— TEXT SEGMENT —
I note that both in the appellant's brief of argument and in the oral submissions of its learned Senior Advocate on 18 October 2005, when this appeal was heard, no attempt was made, to persuade this Court, to fault the findings of fact by the trial court or the said decision of the court below that will warrant this Court, overturning them and in particular, that of the court below whose reasoning and conclusion, I hereby affirm as they are borne out from the printed Records.
It is pertinent to observe or point out, that the parties from the Records as stated by the appellant, are:-
"NIGERIAN NATIONAL PETROLEUMCORPORATION
1. LUTIN INVESTMENT LTD
2. HON. JUSTICE UCHE OMO
LEARNED ARBITRATOR" PLAINTIFF
That is, the first defendant is Lutin Investment Ltd who the appellant sued and not Lutin Investment of British Virgin Island. Certainly, the place of registration, has nothing to do with the place of Business.

— DATA EXCERPTS —
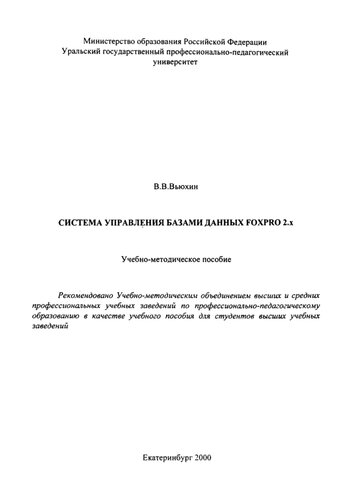 ﻿سیستم مدیریت پایگاه داده FoxPro 2.x: آموزش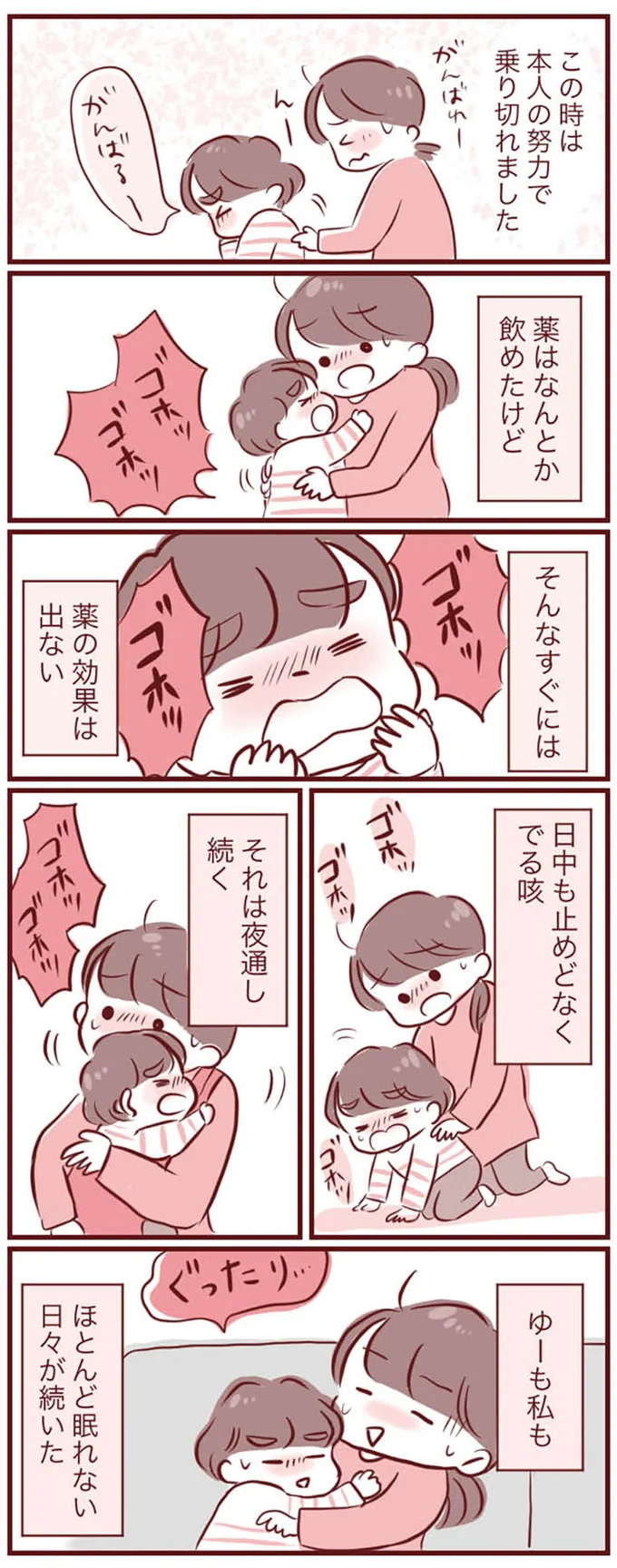 「止まらない3歳息子の咳」に胸がつぶれそうな母。「いつもと違う」と母の勘が...どうする？／母の勘を信じて 次男が入院するまでの記録 15289352.webp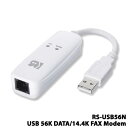 ラトックシステム RS-USB56N USB 56K DATA/14.4K FAX Modem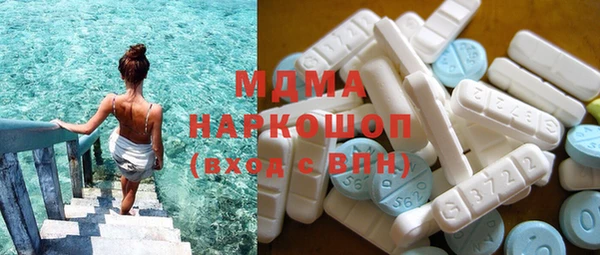 эйфоретик Краснослободск
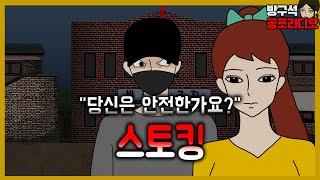 당신은 지금 안전하신가요? 무서운 이야기 실화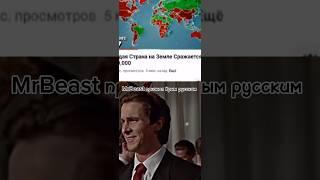 #крымроссия#mrbeast#признал Крым русским#сигма#топ#рек#лайк#россия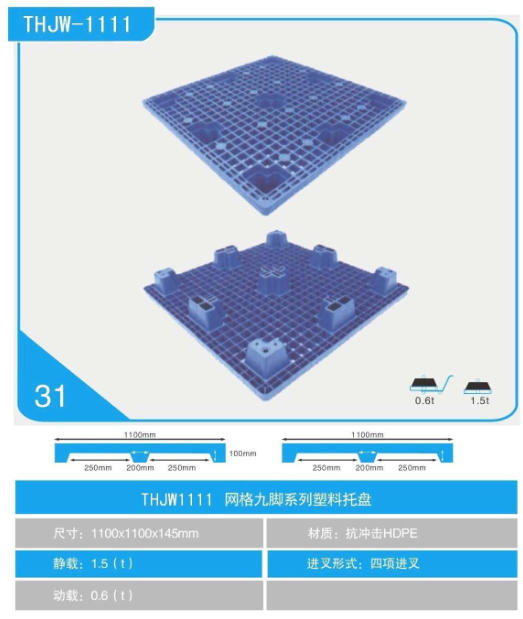 西安塑料托盤(pán)銷(xiāo)售 西安塑料托盤(pán)銷(xiāo)售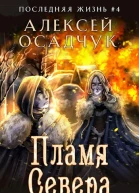 Пламя Севера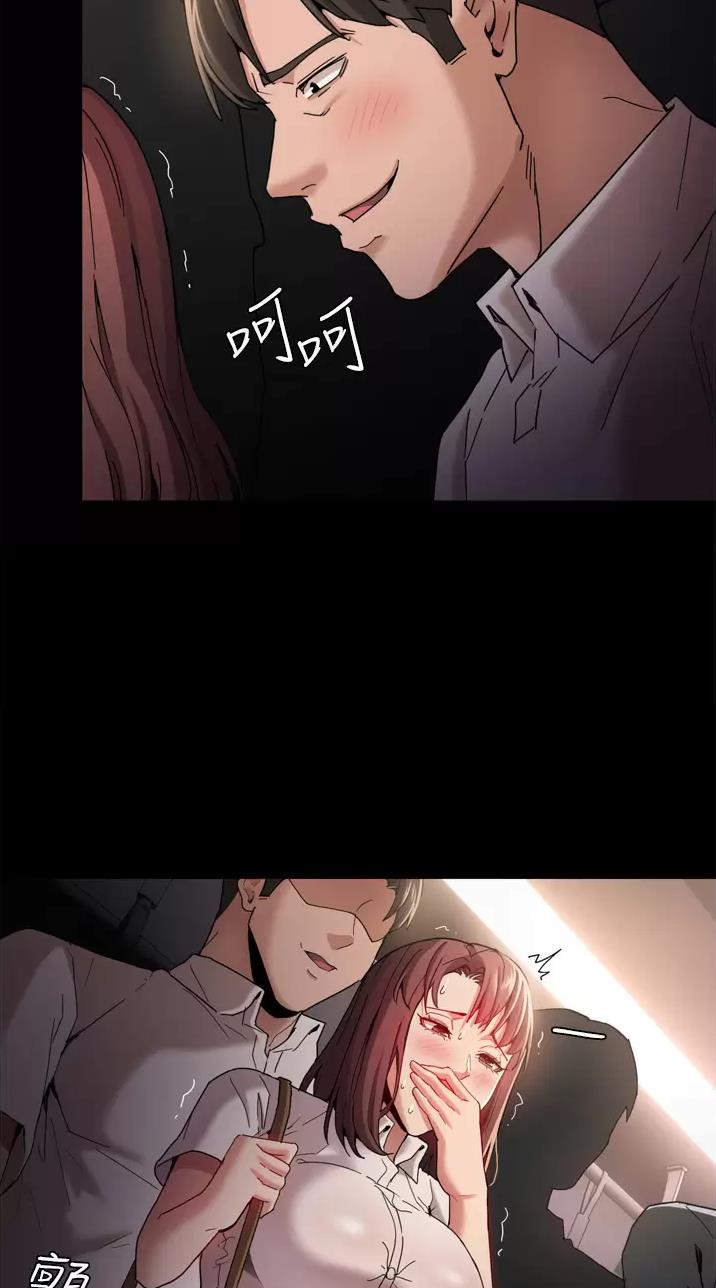 第17话30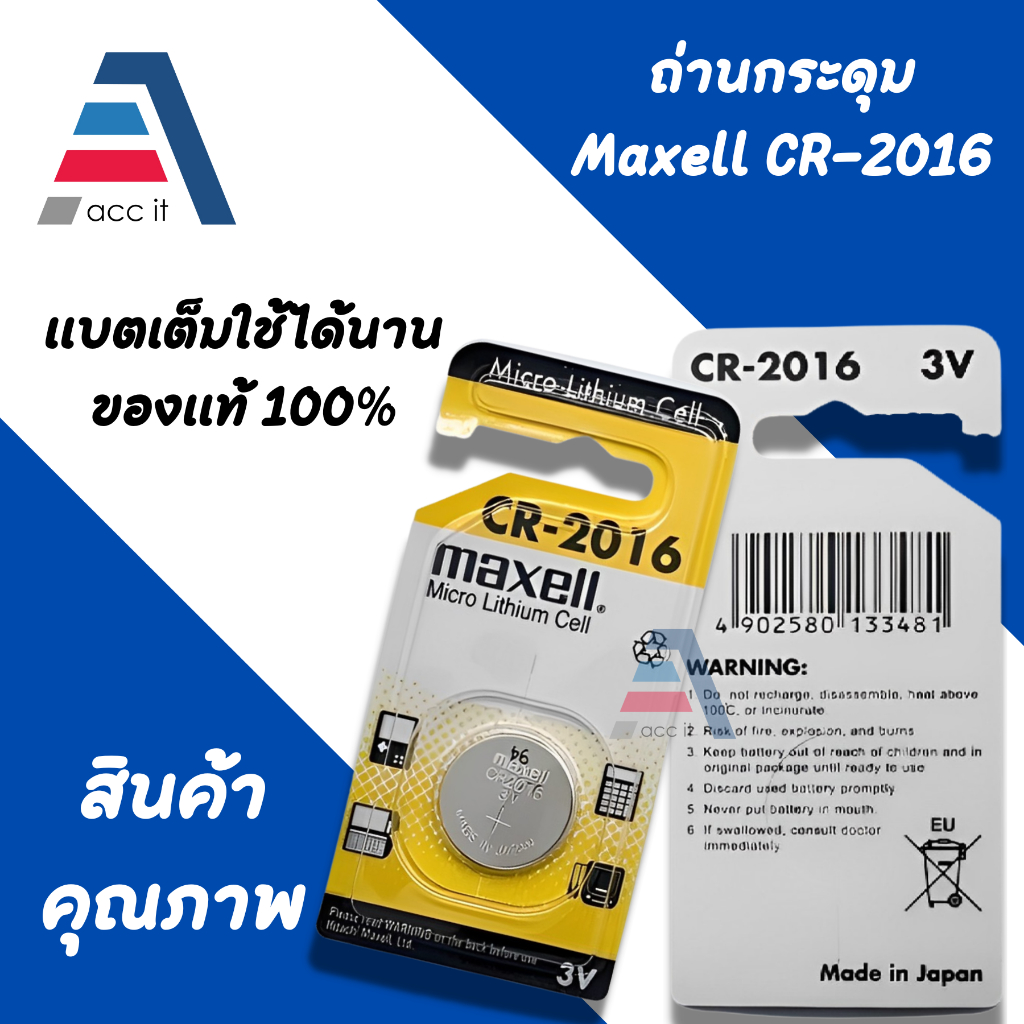 maxell CR - 2016 (3V) กระดุม ลิเธี่ยม (1ก้อน)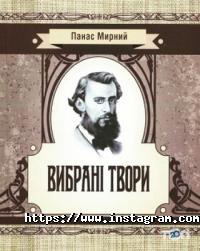 Николаевская областная библиотека для детей им. В. А. Лягина Николаев фото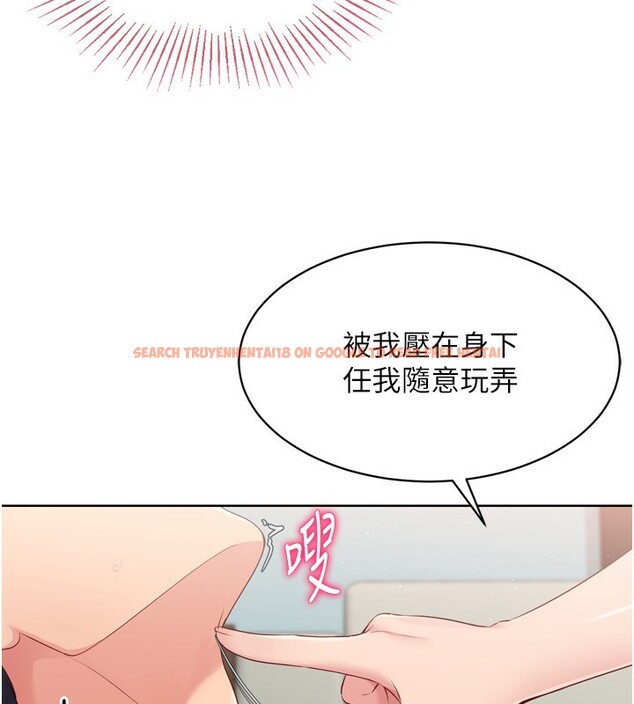 查看漫画Set up!排球少女 - 第41話-你是不是更愛我這一味? - www.tymanga.com中的3219621图片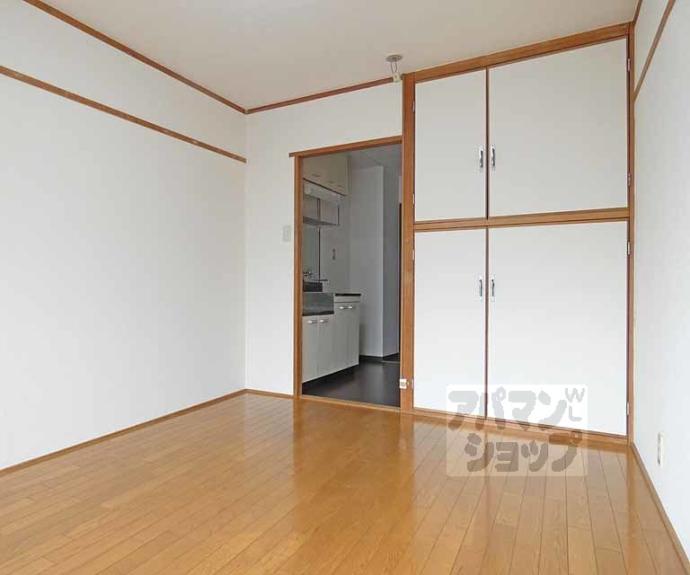 【センチュリーハイツコスモ】間取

— EXERCISE A —
In the court judgment excerpt, on what date was the appeal heard?
— EXERCISE B —
Output the part of the court judgment excerpt that opens with the words containing "It is pertinent" and closes with "place of Business.".

— WRITTEN SOLUTION A —
18 October 2005

— WRITTEN SOLUTION B —
It is pertinent to observe or point out, that the parties from the Records as stated by the appellant, are:-
"NIGERIAN NATIONAL PETROLEUMCORPORATION
1. LUTIN INVESTMENT LTD
2. HON. JUSTICE UCHE OMO
LEARNED ARBITRATOR" PLAINTIFF
That is, the first defendant is Lutin Investment Ltd who the appellant sued and not Lutin Investment of British Virgin Island. Certainly, the place of registration, has nothing to do with the place of Business.